WHAT IS REQUIRED: In the entries that follow, the lines from the one with "Data Migration & Integration" through the one with "Ongoing Support & Optimization" are the ones to write out, exactly and with both ends included. Nothing else should appear.

===== PROVIDED DATA =====

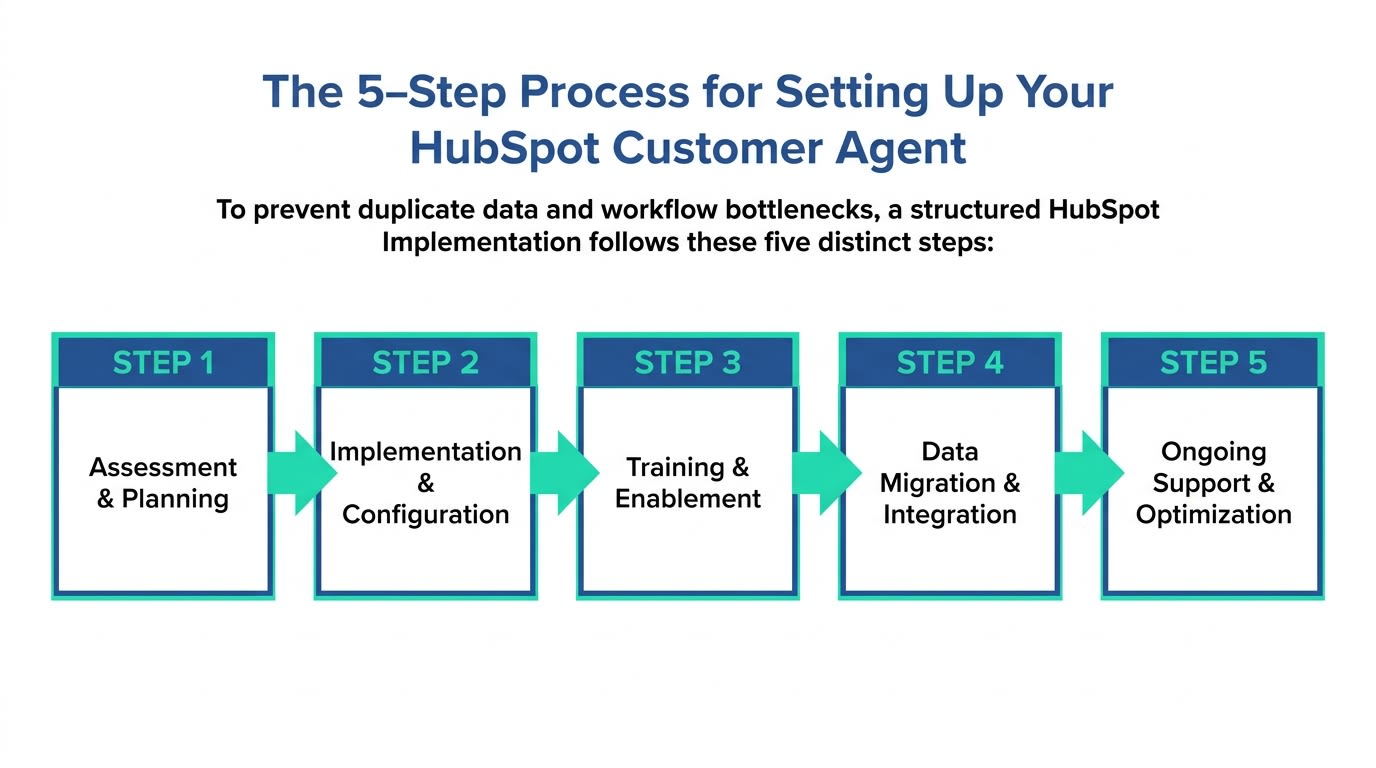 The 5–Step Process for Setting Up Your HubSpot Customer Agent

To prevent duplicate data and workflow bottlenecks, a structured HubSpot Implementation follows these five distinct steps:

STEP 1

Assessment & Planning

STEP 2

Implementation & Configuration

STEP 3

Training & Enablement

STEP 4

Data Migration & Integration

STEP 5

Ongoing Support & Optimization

=====
===== PROVIDED DATA =====

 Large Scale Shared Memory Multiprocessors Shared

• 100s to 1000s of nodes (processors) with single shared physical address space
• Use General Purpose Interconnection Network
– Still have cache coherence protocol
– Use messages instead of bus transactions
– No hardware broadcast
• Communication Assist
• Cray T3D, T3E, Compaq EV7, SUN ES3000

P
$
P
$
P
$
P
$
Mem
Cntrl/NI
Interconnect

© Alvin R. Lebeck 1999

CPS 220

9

=====
===== PROVIDED DATA =====

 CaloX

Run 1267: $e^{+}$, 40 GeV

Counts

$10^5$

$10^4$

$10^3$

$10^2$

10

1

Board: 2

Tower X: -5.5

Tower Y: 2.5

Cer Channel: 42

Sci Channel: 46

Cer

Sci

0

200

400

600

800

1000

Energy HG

=====

SOLUTION TO THIS TASK:
Data Migration & Integration

STEP 5

Ongoing Support & Optimization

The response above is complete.